Nato il 25 luglio 1927.
Emigra in Belgio nel 1945, a soli 18 anni.
Lavora nella miniera di Montignies-sur-Sambre a oltre 1000 metri di profondità.
Addetto all’apertura delle gallerie, uno dei lavori più rischiosi.
Lavora in Belgio quasi vent’anni, poi rientra a Rivignano nel 1966.
Muore il 26 gennaio 1979 a 51 anni.

Bruno Paron nasce il 25 luglio 1929. Nel 1945, appena finita la guerra, parte dal Friuli verso il Belgio, come tanti giovani che cercavano un lavoro stabile e una possibilità di riscatto. Aveva appena diciott’anni quando iniziò la sua vita in miniera.

Viene assegnato alla miniera di Montignies-sur-Sambre, nella zona di Charleroi. Ogni giorno scende nelle profondità della terra, a più di mille metri sotto il livello del suolo. Il suo compito è tra i più duri e rischiosi: l’apertura delle gallerie, dove la fatica e il pericolo sono costanti compagni di lavoro.

Bruno trascorre in Belgio quasi vent’anni. Lui e molti uomini di Rivignano partono insieme o si ritrovano nelle stesse miniere, sostenendosi a vicenda tra turni massacranti, oscurità e polvere nera. Era un’emigrazione fatta di speranza, ma anche di sacrifici immensi.

Raccontava poco di quegli anni. Quando lo faceva, la voce si abbassava e lo sguardo si perdeva lontano. Per alleviare il bruciore agli occhi causato dal carbone, la sera si puliva le palpebre con il burro. Spesso lavorava sette giorni su sette: scendeva con il buio e risaliva con il buio, senza vedere la luce del sole per giorni interi.

I figli, nati entrambi in Belgio, ricordano episodi preziosi: la figlia maggiore che gli portava il pranzo fino alla miniera, perché non poteva risalire fino alla fine del turno; i compagni friulani che condividevano fatica e silenzio; il ritorno a casa dopo giornate infinite.

Nel 1966, dopo anni di lavoro durissimo, Bruno decide di tornare a Rivignano con la famiglia. Il Belgio resta un capitolo importante e doloroso della sua vita, ma non si è mai lamentato: affrontò tutto con la sua dignità silenziosa.

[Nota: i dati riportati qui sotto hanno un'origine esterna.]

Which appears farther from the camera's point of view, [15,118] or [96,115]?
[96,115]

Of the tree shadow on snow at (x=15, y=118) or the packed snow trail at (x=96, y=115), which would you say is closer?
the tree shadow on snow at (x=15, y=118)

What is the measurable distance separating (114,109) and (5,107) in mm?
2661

Muore il 26 gennaio 1979, a soli 51 anni. Il ricordo lasciato alla sua famiglia è quello di un uomo semplice, forte e instancabile, la cui grandezza sta nel coraggio quotidiano e nella dedizione con cui ha affrontato la miniera.

Cronologia
  • 25 luglio 1929Nasce.
  • 1945Parte per il Belgio e trova lavoro nella miniera di Montignies-sur-Sambre.
  • 1945–1966Lavora per quasi vent’anni nelle gallerie a oltre 1000 metri di profondità.
  • 1966Rientra a Rivignano con la famiglia.
  • 26 gennaio 1979Muore a 51 anni.

La testimonianza

«Mio padre si chiamava Bruno Paron ed era nato il 25 luglio 1929. Nel 1945, appena finita la guerra, partì per il Belgio. Aveva soltanto diciott’anni.»

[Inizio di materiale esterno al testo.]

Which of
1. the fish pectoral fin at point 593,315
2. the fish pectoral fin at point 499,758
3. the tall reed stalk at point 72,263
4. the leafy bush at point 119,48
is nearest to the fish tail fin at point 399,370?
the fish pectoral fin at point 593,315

«Lavorò nella miniera di Montignies-sur-Sambre, vicino a Charleroi, dove scendeva ogni giorno a più di mille metri sotto terra. Era addetto all’apertura delle gallerie, uno dei compiti più duri e rischiosi.»

«Ricordo che non si è mai lamentato del suo lavoro, nonostante la durezza della vita in miniera. Tornava a casa la sera e si puliva gli occhi con il burro, per alleviare il bruciore causato dalla polvere di carbone.»

«Scendeva con il buio e risaliva con il buio: per giorni non vedeva la luce del sole. A volte mia sorella Mirella gli portava il pranzo fino alla miniera, perché non poteva risalire.»

«Era un uomo semplice, ma la sua forza e la sua dedizione parlavano più di mille parole. Mio padre è deceduto il 26 gennaio 1979, aveva solo 51 anni. Di lui conservo ricordi che raccontano la grandezza silenziosa dei nostri minatori.»

La sua vita racconta più di mille discorsi: fatica, coraggio, rispetto e amore per la famiglia.